Christians believe in an Almighty God, and yet their ideas of his moral government of the world are inextricably confused, and irreconcileable with their doctrine of his Infinite power. Whatever man's nature is, such as it is God made it. Adam and Eve are said to have been created innocent, yet on their first and only temptation they became infidels, intemperate, disobedient, and liars. God made them, says the Bible; and it cannot be denied that he must have known that he had made their will so weak that it would give way on the first trial. Every individual man's depravity must be caused either by a bad natural disposition, or a bad education. Now the circumstances of every man's birth and life must be ordained by God, if such a being exist, and he must be the cause of all the wickedness and misery of the world. If any other cause of evil be admitted, God is no longer omnipotent.

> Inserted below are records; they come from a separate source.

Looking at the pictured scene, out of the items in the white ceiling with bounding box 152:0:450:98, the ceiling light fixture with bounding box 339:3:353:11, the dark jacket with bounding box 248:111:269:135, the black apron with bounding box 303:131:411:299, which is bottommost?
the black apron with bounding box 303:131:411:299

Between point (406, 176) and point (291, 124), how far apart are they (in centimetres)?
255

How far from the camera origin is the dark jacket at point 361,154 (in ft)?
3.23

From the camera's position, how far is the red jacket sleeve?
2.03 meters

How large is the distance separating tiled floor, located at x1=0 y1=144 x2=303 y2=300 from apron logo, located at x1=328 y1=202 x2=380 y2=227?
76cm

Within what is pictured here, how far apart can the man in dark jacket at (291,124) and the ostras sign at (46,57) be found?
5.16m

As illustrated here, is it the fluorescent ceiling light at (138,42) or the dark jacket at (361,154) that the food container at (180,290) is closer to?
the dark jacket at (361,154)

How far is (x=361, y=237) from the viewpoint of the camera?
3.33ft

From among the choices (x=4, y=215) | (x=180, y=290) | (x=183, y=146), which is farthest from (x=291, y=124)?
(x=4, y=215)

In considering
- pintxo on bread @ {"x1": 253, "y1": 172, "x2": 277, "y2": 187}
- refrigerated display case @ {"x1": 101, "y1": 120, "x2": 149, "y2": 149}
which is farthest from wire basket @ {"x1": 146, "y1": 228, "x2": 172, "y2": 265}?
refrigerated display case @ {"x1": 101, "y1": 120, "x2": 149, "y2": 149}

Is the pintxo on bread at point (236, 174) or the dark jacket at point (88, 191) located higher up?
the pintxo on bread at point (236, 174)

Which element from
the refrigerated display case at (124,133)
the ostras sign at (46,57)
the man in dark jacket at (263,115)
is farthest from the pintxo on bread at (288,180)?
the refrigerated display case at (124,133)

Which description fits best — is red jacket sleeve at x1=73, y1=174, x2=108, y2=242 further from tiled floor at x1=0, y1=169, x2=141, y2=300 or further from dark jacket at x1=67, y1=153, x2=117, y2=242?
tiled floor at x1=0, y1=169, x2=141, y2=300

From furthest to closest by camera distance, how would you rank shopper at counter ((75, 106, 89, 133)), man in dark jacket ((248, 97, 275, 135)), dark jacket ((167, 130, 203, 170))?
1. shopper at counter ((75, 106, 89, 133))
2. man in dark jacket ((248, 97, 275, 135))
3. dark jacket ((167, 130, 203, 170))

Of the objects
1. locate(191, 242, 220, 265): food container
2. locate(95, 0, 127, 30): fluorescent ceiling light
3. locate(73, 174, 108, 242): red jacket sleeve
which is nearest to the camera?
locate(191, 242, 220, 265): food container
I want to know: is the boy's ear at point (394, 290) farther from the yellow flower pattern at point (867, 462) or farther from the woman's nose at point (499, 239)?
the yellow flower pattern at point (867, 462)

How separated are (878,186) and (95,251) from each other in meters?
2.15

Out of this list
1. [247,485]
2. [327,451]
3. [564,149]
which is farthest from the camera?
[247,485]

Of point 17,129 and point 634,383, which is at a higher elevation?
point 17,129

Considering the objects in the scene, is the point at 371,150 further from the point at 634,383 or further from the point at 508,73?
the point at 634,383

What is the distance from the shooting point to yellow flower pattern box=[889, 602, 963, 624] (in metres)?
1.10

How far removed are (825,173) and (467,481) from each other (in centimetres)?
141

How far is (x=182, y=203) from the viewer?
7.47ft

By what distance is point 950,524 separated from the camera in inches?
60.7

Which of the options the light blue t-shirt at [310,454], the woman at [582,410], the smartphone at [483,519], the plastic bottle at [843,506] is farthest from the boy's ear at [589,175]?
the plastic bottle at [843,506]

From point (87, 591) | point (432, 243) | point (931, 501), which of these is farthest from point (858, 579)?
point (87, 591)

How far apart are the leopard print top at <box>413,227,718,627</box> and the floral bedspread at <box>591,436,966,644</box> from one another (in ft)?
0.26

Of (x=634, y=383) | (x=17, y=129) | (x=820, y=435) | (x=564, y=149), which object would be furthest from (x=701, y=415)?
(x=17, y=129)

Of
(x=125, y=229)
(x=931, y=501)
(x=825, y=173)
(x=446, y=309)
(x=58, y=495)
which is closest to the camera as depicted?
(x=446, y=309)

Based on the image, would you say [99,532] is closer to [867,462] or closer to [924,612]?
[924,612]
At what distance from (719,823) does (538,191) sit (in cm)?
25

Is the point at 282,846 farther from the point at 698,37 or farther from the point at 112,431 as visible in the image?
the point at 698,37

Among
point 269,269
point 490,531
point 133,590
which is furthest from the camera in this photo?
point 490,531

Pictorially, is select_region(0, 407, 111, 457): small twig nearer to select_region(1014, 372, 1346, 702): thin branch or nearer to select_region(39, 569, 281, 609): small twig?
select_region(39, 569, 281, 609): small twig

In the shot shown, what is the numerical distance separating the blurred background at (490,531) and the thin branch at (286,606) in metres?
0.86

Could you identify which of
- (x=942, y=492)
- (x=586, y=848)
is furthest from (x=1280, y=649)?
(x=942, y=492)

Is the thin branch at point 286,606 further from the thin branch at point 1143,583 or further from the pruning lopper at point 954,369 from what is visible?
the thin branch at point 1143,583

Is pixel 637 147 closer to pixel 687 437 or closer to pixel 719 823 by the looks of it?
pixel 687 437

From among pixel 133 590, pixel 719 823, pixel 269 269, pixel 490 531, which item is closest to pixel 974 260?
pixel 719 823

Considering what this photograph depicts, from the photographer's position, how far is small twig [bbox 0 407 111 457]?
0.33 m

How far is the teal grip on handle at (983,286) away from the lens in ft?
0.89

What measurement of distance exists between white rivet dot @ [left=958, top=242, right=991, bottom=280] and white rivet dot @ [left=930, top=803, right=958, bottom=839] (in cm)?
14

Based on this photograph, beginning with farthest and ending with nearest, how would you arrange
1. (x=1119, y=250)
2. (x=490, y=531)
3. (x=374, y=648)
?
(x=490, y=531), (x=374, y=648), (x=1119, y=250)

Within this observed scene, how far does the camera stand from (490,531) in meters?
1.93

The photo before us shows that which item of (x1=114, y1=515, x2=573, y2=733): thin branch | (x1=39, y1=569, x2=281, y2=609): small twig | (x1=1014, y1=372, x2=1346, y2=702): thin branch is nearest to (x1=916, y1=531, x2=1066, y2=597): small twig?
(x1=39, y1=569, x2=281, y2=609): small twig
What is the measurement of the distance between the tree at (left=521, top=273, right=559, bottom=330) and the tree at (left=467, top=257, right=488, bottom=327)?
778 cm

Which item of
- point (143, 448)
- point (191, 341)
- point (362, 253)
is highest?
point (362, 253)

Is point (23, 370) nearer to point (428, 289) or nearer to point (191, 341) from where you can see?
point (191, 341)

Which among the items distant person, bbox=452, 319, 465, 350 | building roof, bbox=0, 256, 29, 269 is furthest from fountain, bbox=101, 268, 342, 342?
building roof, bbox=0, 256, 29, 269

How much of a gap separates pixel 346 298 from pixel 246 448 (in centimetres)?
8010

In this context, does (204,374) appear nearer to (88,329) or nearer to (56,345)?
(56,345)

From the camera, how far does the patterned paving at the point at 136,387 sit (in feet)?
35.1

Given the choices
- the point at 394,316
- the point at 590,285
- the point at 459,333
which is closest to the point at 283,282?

But, says the Christian, you forget God's merciful remedial measures, which will lead men to happiness in this world, and secure their eternal salvation in the next. You might as well tell me of the merciful remedial measures of a father who, having inoculated his twenty children with a deadly disease, administers to five of them a remedy which effects the cure of only one! Why did he give them the deadly disease? Why does he not apply an efficacious remedy to them all? Christian doctrine declares that they cannot cure themselves. And yet Christians say that man has free-will; and between free-will and necessity, the foreknowledge of God and the responsibility of man, God's omnipotence and the existence of evil, they have lost themselves in a maze of contradictions. The real insurmountable difficulty lies in the idea of Omnipotence. Let us see if the fundamental religious doctrine of an Almighty Creator be not entirely irrational and untenable.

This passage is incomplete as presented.